The full set of records must be returned exactly, character for character.

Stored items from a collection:
━━━━━━━━━━━━━━━━

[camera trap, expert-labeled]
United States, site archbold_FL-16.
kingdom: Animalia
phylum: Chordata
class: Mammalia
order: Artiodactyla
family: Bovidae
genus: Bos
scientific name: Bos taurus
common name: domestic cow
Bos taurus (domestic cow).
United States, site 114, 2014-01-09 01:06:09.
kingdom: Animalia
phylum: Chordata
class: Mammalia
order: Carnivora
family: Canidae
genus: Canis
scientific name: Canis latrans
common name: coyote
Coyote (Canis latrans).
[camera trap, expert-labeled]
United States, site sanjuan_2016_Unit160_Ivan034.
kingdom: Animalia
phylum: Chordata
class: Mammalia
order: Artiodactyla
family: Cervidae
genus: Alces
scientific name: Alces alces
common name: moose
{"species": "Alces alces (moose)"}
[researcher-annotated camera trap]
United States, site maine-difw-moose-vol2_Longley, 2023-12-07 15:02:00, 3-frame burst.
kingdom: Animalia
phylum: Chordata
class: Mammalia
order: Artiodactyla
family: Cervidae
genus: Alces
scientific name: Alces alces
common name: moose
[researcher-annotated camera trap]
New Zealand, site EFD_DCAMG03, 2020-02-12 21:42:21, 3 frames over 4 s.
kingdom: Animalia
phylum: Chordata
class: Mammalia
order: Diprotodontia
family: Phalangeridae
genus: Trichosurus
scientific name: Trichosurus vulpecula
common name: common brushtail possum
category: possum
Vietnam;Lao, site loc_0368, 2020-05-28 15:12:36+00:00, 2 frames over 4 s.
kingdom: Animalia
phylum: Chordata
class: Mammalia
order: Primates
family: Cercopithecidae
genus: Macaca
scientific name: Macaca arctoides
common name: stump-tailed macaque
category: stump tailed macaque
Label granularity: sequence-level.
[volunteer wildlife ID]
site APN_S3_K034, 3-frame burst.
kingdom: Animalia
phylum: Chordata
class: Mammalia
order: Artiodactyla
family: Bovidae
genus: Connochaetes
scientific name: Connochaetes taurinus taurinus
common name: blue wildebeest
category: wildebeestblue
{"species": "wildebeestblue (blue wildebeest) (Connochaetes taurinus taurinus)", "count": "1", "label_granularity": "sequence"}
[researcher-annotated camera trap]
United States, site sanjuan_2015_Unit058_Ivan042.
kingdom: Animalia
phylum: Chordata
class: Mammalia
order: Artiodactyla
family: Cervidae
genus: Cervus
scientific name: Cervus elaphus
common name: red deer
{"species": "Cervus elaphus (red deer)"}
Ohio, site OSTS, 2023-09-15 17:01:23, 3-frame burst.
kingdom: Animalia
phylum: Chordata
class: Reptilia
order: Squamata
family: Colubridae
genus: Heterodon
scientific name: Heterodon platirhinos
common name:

━━━━━━━━━━━━━━━━

▶ Answer area
[camera trap, expert-labeled]
United States, site archbold_FL-16.
kingdom: Animalia
phylum: Chordata
class: Mammalia
order: Artiodactyla
family: Bovidae
genus: Bos
scientific name: Bos taurus
common name: domestic cow
Bos taurus (domestic cow).
United States, site 114, 2014-01-09 01:06:09.
kingdom: Animalia
phylum: Chordata
class: Mammalia
order: Carnivora
family: Canidae
genus: Canis
scientific name: Canis latrans
common name: coyote
Coyote (Canis latrans).
[camera trap, expert-labeled]
United States, site sanjuan_2016_Unit160_Ivan034.
kingdom: Animalia
phylum: Chordata
class: Mammalia
order: Artiodactyla
family: Cervidae
genus: Alces
scientific name: Alces alces
common name: moose
{"species": "Alces alces (moose)"}
[researcher-annotated camera trap]
United States, site maine-difw-moose-vol2_Longley, 2023-12-07 15:02:00, 3-frame burst.
kingdom: Animalia
phylum: Chordata
class: Mammalia
order: Artiodactyla
family: Cervidae
genus: Alces
scientific name: Alces alces
common name: moose
[researcher-annotated camera trap]
New Zealand, site EFD_DCAMG03, 2020-02-12 21:42:21, 3 frames over 4 s.
kingdom: Animalia
phylum: Chordata
class: Mammalia
order: Diprotodontia
family: Phalangeridae
genus: Trichosurus
scientific name: Trichosurus vulpecula
common name: common brushtail possum
category: possum
Vietnam;Lao, site loc_0368, 2020-05-28 15:12:36+00:00, 2 frames over 4 s.
kingdom: Animalia
phylum: Chordata
class: Mammalia
order: Primates
family: Cercopithecidae
genus: Macaca
scientific name: Macaca arctoides
common name: stump-tailed macaque
category: stump tailed macaque
Label granularity: sequence-level.
[volunteer wildlife ID]
site APN_S3_K034, 3-frame burst.
kingdom: Animalia
phylum: Chordata
class: Mammalia
order: Artiodactyla
family: Bovidae
genus: Connochaetes
scientific name: Connochaetes taurinus taurinus
common name: blue wildebeest
category: wildebeestblue
{"species": "wildebeestblue (blue wildebeest) (Connochaetes taurinus taurinus)", "count": "1", "label_granularity": "sequence"}
[researcher-annotated camera trap]
United States, site sanjuan_2015_Unit058_Ivan042.
kingdom: Animalia
phylum: Chordata
class: Mammalia
order: Artiodactyla
family: Cervidae
genus: Cervus
scientific name: Cervus elaphus
common name: red deer
{"species": "Cervus elaphus (red deer)"}
Ohio, site OSTS, 2023-09-15 17:01:23, 3-frame burst.
kingdom: Animalia
phylum: Chordata
class: Reptilia
order: Squamata
family: Colubridae
genus: Heterodon
scientific name: Heterodon platirhinos
common name:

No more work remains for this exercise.